DESCRIPTION OF THE TASK
Can you render the records from the line containing "In what is seen" through the end as a Markdown table with the columns Row and Line, skipping blank lines and leaving out the pictures?

--- Start of EXERCISE MATERIAL ---

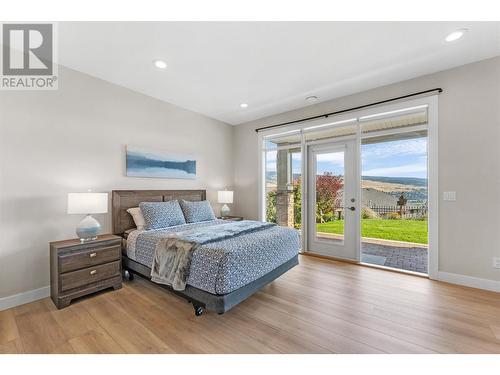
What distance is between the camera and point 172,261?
7.69ft

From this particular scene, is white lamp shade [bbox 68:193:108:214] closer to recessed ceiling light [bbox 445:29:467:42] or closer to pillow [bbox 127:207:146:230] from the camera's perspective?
pillow [bbox 127:207:146:230]

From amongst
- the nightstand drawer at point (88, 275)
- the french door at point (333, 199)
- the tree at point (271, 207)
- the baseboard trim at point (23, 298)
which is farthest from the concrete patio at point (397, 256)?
the baseboard trim at point (23, 298)

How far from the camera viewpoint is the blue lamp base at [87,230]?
101 inches

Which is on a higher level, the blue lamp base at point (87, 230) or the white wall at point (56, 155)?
the white wall at point (56, 155)

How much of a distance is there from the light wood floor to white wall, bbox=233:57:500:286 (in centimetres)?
45

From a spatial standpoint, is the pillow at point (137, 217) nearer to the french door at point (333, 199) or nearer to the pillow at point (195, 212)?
the pillow at point (195, 212)

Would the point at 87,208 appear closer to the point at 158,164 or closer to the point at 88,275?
the point at 88,275

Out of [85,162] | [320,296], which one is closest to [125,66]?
[85,162]

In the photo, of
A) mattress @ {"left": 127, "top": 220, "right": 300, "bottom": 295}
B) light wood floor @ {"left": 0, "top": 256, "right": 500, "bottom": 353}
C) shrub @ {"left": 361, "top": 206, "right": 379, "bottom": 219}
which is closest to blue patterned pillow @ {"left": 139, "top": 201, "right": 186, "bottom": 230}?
mattress @ {"left": 127, "top": 220, "right": 300, "bottom": 295}

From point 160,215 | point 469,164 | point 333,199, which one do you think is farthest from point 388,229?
point 160,215

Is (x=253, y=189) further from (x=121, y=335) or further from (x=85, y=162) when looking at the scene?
(x=121, y=335)

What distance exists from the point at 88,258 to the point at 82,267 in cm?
10

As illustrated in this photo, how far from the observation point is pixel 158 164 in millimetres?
3834

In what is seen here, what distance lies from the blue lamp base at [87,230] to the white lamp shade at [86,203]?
0.16 meters
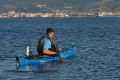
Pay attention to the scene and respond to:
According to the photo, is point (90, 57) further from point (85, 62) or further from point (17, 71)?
point (17, 71)

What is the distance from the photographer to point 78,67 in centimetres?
4738

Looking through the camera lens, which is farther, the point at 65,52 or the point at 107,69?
the point at 65,52

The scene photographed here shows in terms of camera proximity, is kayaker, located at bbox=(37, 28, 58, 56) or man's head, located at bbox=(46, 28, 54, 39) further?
kayaker, located at bbox=(37, 28, 58, 56)

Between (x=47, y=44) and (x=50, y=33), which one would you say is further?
(x=47, y=44)

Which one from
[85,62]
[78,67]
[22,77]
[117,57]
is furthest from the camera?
[117,57]

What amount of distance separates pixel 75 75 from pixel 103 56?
14504 mm

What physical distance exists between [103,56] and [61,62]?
8.42 metres

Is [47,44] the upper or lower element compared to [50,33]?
lower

--- End of EXERCISE MATERIAL ---

EXERCISE ANSWER
| Row | Line |
|---|---|
| 1 | In what is seen here, what distance lies from the blue lamp base at [87,230] to the white lamp shade at [86,203]? |
| 2 | 0.16 meters |
| 3 | Pay attention to the scene and respond to: |
| 4 | According to the photo, is point (90, 57) further from point (85, 62) or further from point (17, 71)? |
| 5 | point (17, 71) |
| 6 | What is the distance from the photographer to point 78,67 in centimetres? |
| 7 | 4738 |
| 8 | Looking through the camera lens, which is farther, the point at 65,52 or the point at 107,69? |
| 9 | the point at 65,52 |
| 10 | The scene photographed here shows in terms of camera proximity, is kayaker, located at bbox=(37, 28, 58, 56) or man's head, located at bbox=(46, 28, 54, 39) further? |
| 11 | kayaker, located at bbox=(37, 28, 58, 56) |
| 12 | Between (x=47, y=44) and (x=50, y=33), which one would you say is further? |
| 13 | (x=47, y=44) |
| 14 | Which one from |
| 15 | [85,62] |
| 16 | [78,67] |
| 17 | [22,77] |
| 18 | [117,57] |
| 19 | is furthest from the camera? |
| 20 | [117,57] |
| 21 | What amount of distance separates pixel 75 75 from pixel 103 56? |
| 22 | 14504 mm |
| 23 | What physical distance exists between [103,56] and [61,62]? |
| 24 | 8.42 metres |
| 25 | Is [47,44] the upper or lower element compared to [50,33]? |
| 26 | lower |